GIVEN EXERCISE A: In the passage below about the Aon Benfield Investment Banking team, by how much was the insurer's first CAT bond deal oversubscribed?
GIVEN EXERCISE B: Translate this sentence from the passage below about the Aon Benfield Investment Banking team into Spanish: "Perhaps it's the team's reputation and client-service skills."
GIVEN EXERCISE C: Extend the passage below about the Aon Benfield Investment Banking team, picking up after its final sentence.

PASSAGE GIVEN:

↓↓↓

Perhaps it's their delivery that brings clients to Bredahl and Schultz. One such insurer--one of the world's largest property/casualty carriers--carried out its first CAT bond deal this past year, one that was oversubscribed by $175 million. That means the insurer got $175 million more in protection from the capital markets than initially planned. The reason: the Aon Benfield Investment Banking team was able to execute the deal on the planned day.
"We met the exact timing," the client reported, which was essential, he explained, because deals that closed after them turned out to be smaller than anticipated.
Perhaps it's the team's reputation and client-service skills.
Another executive, this one at a large personal-lines carrier, called the Aon Benfield team a "very solid partner" for any foray into the capital markets that provides "great counsel, great advice."

↑↑↑

DATASET CONTENT:
↓↓↓

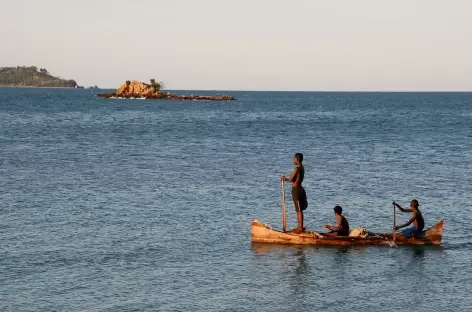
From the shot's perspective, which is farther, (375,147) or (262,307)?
(375,147)

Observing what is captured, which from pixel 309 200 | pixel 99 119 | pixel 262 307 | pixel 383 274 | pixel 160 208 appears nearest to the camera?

↑↑↑

WRITTEN REPLY A: $175 million

WRITTEN REPLY B: Quizás sean la reputación del equipo y sus habilidades de servicio al cliente.

WRITTEN REPLY C:
And on Schultz in particular when it comes to capital-markets deals: "He would be our first call," the client said. "He's earned our respect and admiration."
One other thing that should be considered: This team has had such success despite only recently being forged out of the Aon and Benfield teams. No small feat, reported the chief of what could be considered a competitor.
The fact that the new unit has performed as highly as it has, he said, speaks to "Rob's ability to get in there and hammer out things" to everyone's--most importantly, the clients' betterment.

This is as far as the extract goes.